After you’re done with that set up the replication between those two DB servers.
This article focus is not around creating transactional replication, also I don’t even know which database you use, so let me direct you to some decent tutorials:
- Replication for MySQL – in this case the easier way is to create a Virtual Machine with LAMP stack and phpmyadmin
- Replication for MSSQL to Azure SQL – here you can use Azure PaaS database, me likey!
Alright! So now that we have a working replication, we can get to something more interesting.
There are couple services in Azure that can act as Load Balancers/Traffic Handlers:
- Load Balancer
- Application Gateway
- Traffic Manager
Load Balancer is a very good PaaS, I’m using it with plenty of my Azure resources and I like it very much. I haven’t had much problems with this solution. It works on a layer 4 of network of OSI model.
Except it’s going to do the magic only for resources present in Azure, under one of your subscriptions. It just won’t work for hybrid solutions.
That’s a shame.
Also a good solution, but not really a load balancing solution. More like a reverse proxy. Also it will work only for HTTP and HTTPS protocols, so no chance you can do any proxy on any SQL port. It works on application layer (7) of OSI model, so it is a bit high level for my problem.
Well, at this point I was pretty disappointed. I thought I will be able to just click out of my problem on my magic Azure.
But I found one more possibility! And it can save a day.
Not so powerfull as Load Balancer, but not so limited as Application Gateway. It’s a pretty simple and basic failover solution/basic load balancing. It works in transport network layer exactly as Load Balancer and I can manage traffic on any TCP port!
This looks like a solution, right?
Let’s manage some traffic
The first thing you see in the Create Traffic Manager profile window is name and routing method. Now – routing method is pretty important. It’s how Traffic Manager will choose which endpoint to use.
Performance – if you want to choose endpoint basing on latency and responsiveness you want to go with this one
Priority – If you have one main endpoint that you want to use and its clones you want to use as a failover – that’s your solution.

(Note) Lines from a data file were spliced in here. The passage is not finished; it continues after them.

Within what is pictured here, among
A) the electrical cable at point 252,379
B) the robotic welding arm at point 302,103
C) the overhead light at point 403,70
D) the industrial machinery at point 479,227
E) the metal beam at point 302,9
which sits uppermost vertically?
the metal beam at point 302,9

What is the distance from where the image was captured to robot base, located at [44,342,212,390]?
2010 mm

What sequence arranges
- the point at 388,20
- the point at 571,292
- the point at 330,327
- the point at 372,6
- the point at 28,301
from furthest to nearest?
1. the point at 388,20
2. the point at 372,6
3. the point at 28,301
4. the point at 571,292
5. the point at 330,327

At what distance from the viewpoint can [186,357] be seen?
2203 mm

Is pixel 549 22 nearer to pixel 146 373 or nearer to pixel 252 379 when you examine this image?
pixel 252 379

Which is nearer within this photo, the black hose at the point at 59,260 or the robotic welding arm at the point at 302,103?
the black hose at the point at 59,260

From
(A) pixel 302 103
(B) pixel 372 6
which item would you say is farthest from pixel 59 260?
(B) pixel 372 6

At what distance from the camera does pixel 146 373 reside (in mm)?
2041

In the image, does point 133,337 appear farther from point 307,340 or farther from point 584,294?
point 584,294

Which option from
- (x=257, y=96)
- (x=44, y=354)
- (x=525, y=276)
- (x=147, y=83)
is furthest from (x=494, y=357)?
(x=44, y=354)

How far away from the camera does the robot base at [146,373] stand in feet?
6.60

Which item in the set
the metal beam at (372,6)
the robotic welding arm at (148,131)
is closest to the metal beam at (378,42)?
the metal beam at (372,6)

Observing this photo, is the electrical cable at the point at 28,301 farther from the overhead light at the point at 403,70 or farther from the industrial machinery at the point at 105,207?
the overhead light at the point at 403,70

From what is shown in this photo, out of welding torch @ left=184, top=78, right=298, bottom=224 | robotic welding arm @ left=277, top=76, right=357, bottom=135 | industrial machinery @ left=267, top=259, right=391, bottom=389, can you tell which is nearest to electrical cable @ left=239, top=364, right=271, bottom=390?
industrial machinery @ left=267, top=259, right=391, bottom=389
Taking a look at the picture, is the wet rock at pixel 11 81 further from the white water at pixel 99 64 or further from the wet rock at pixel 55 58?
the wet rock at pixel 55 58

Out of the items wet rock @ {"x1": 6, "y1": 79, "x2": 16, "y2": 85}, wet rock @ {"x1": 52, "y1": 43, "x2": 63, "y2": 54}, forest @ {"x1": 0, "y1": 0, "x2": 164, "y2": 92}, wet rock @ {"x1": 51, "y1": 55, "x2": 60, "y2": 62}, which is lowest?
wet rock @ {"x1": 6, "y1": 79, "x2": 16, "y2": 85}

Geographical – pretty self explanatory. If your users should be serve with the endpoint closest to them, take this one.
Weighted – That’s an interesting one. If you want to distrubute your traffic proportionally to some predefined weights (e. g. 60% to server1, and 40% to server2), this would be a good solution.

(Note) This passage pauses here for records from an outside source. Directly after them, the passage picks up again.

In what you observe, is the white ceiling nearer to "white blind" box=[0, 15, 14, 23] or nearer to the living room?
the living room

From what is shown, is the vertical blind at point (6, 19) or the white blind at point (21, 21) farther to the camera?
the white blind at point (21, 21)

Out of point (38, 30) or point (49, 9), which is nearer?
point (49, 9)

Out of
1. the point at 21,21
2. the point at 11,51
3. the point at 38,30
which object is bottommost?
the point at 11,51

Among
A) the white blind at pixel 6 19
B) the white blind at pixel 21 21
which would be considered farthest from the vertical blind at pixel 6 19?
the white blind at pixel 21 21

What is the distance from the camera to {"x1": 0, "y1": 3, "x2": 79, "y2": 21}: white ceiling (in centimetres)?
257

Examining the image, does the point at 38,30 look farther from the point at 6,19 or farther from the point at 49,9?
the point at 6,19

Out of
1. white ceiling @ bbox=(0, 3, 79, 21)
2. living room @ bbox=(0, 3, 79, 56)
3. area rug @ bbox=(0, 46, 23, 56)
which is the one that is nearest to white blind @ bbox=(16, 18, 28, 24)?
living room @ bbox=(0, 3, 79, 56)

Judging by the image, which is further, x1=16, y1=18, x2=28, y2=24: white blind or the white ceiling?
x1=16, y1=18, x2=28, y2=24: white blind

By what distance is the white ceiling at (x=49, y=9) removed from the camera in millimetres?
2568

I went with priority, it solves my problem in the best way. So I basically chose a failover over load balancing for now, when my master DB fails, traffic manager will switch to the slave server and I will have all the time in the world to fix master DB.
For Traffic Manager to control health of the endpoints we need to configure to listen on a proper port.
One last thing is to add actual endpoints – in my case those would be SQL ports for master and slave servers.
Go the the endpoints section.
And add your endpoints. You will see that you can either use any of Azure PaaS services endpoints or just an external endpoint. Which in our hybrid case is just perfect.
Choose a priority 1 for master server and 2 for a slave server. Save.
Now you can just take the URL of the traffic manager and use it as an URL of DB host. Traffic manager should work now!
Does that work?
If you want to test if that works as expected, you can do what I did. Just turn off the master server and see if the connection still works.
NOTE: It will switch to another endpoint after certain amount of time you set in the Traffic Manager configuration.
What did I gain?
Remember I told you it’s all about saving time and nerves? It really is. I’ve used this solution for a few weeks now and I feel a lot better.
I don’t get night texts about server fails, have more time to focus on creating a new website and new scalable infrastructure.
If you have that problem, don’t bother with this stressful server nightwatch, get your own automated guard. Let it work for you. Until you come up with something better.